--- BEGIN ENTRIES PROVIDED ---

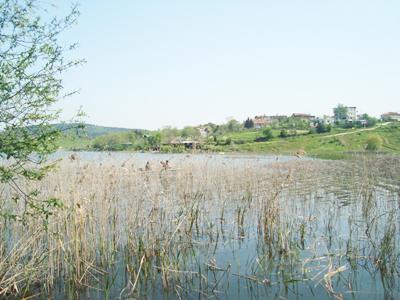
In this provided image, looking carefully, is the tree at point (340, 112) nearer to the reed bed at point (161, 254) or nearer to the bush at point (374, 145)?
the bush at point (374, 145)

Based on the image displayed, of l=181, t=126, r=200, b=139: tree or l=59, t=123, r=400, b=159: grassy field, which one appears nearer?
l=181, t=126, r=200, b=139: tree

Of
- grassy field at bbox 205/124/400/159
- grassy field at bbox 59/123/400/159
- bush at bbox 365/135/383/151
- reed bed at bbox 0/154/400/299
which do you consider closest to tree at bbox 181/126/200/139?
reed bed at bbox 0/154/400/299

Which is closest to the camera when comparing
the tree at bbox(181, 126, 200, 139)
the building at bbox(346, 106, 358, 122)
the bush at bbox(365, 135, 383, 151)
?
the tree at bbox(181, 126, 200, 139)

--- END ENTRIES PROVIDED ---

WHAT IS NEEDED — Write out all of the items again, swapping "grassy field" for "meadow" everywhere and changing nothing else. Omit the pictures from your response.

RESPONSE —
In this provided image, looking carefully, is the tree at point (340, 112) nearer to the reed bed at point (161, 254) or nearer to the bush at point (374, 145)?
the bush at point (374, 145)

Based on the image displayed, of l=181, t=126, r=200, b=139: tree or l=59, t=123, r=400, b=159: meadow, which one appears nearer?
l=181, t=126, r=200, b=139: tree

Of
- meadow at bbox 205/124/400/159
- meadow at bbox 59/123/400/159
- bush at bbox 365/135/383/151
- reed bed at bbox 0/154/400/299
which do you consider closest to tree at bbox 181/126/200/139?
reed bed at bbox 0/154/400/299

Which is closest to the camera when comparing
the tree at bbox(181, 126, 200, 139)
the building at bbox(346, 106, 358, 122)
the bush at bbox(365, 135, 383, 151)
?
the tree at bbox(181, 126, 200, 139)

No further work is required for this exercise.